### Your instructions
What you return must be exactly the lines from the one containing "family: Muridae" through the close of the listing, both included.

### Records to process
►

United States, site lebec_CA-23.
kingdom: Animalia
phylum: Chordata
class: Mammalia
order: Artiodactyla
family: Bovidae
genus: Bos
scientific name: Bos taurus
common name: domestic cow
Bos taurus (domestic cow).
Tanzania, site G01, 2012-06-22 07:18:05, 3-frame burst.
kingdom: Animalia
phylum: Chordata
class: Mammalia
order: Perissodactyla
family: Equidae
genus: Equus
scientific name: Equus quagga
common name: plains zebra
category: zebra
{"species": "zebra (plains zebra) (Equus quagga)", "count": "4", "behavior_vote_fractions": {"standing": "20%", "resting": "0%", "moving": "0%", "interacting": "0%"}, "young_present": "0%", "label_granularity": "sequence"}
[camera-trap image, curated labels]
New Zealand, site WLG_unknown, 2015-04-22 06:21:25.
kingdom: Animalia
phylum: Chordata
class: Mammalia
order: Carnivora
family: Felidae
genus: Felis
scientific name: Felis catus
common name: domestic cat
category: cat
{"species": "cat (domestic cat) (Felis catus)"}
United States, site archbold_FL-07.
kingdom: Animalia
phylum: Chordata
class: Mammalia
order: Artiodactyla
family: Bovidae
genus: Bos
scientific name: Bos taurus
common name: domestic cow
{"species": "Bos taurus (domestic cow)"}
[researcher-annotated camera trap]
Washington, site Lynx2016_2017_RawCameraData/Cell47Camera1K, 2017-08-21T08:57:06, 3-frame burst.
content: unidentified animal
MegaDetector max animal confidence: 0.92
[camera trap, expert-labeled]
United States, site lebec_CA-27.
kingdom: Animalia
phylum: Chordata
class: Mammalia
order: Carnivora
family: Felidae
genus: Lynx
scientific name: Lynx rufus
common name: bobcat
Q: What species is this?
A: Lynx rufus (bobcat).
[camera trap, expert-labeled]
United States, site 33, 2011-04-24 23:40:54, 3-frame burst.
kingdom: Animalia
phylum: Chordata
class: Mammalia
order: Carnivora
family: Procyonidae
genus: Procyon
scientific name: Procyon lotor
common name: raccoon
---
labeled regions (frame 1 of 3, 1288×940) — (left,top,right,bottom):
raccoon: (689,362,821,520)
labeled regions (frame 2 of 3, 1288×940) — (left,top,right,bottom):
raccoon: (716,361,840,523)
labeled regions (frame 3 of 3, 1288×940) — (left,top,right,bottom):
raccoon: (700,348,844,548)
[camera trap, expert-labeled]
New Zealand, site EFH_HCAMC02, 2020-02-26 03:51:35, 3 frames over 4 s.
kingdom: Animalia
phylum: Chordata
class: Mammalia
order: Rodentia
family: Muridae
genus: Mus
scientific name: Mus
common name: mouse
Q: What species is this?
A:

◄

### Exercise output
family: Muridae
genus: Mus
scientific name: Mus
common name: mouse
Q: What species is this?
A:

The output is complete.